Cuando los devotos comenzaron a apilar leña para la pira que habría de consumirlos, Asio convocó a sus capitanes en un lugar apartado. Una vez sentados en círculo, les habló sin rodeos, desvelando sus auténticas intenciones.
—No voy a sacrificarme. No quiero añadir más muerte a la derrota ni permitir que mi vida haya sido estéril.
Los hombres se miraban desconcertados.
—Pero ¿y el juramento?
—No juré nada. No hubo consagración a la diosa. Pasé la iniciación conversando con el druida Prótalo sobre cuestiones de filosofía.
—¿Qué?
El que gritó fuera de sí era Armilo, el capitán de más edad de Segóbriga. Consternado, se levantó para encararse directamente con Asio.
—Nos has engañado. Creíamos que eras un guerrero con honor como tu hermano, que sabrías comportarte como un auténtico consagrado.
—Nadie me preguntó mi parecer ni me pidió consentimiento. Fui forzado a aceptar los hechos consumados.
—Pero… pero…
Armilo se desesperaba tratando de encontrar argumentos. Aquello era indigno, impropio de un arévaco. Las voces subieron de tono, unos exigiendo que se consumara el rito, otros tratando de disculpar al joven régulo. La voz de Asio se elevó sobre las demás. Su tono era duro, categórico. En su grave modulación no había rastro de súplica ni resquicio alguno a permitir que alguien, fuera quien fuese, se creyera con autoridad para imponerle lo que debía hacer.
—He llegado hasta aquí empujado por la ambición y los deseos de los demás.

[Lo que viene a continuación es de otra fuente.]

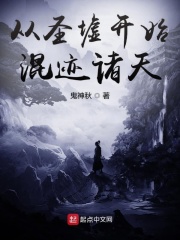 從圣墟開始混跡諸天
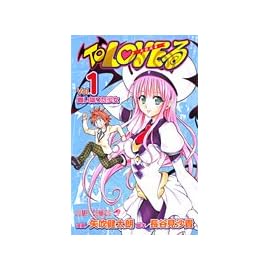To LOVEる-とらぶる 1 (1) (ジャンプコミックス)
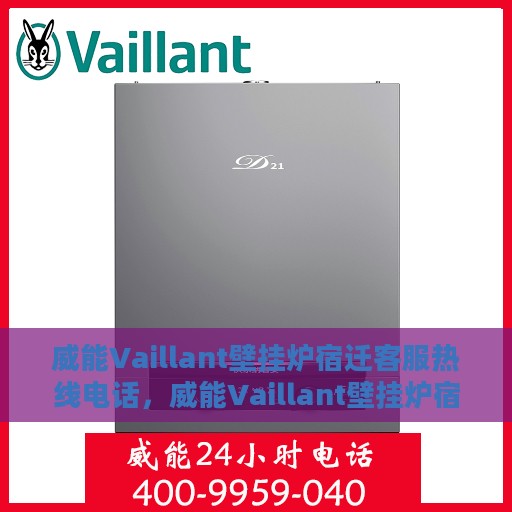 威能Vaillant壁挂炉宿迁客服热线电话，威能Vaillant壁挂炉宿迁客服热线——专业解答，温暖您的生活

He sido testigo de una derrota trágica que ha acabado con el delirio admitido de que éramos irreductibles. Ni siquiera ha habido verdadera batalla. Así pues, no quiero ser cómplice de los errores ajenos ni voy a consentir que nadie me dicte en adelante lo que debo hacer. Tampoco admitiré más lisonjas que traten de atraer mi voluntad hacia donde no deseo. Aborrezco la guerra y el culto a la muerte. Antes que a Atecina, me debo a nuestro padre Lug y a las diosa Matres, fuentes de vida y regeneración. Si tú, Armilo de Segóbriga, crees que lo honorable es arrojarse a la pira funeraria y pagar con tu vida la derrota, hazlo, no trataré de convencerte de lo contrario.
Las últimas palabras acabaron por desarmar las protestas. Armilo hizo un gesto de desdén y se alejó con aire ofendido, pero evitando responder al reto. Poco a poco, el resto lo siguió dejando a Asio enfrentado a una incierta soledad.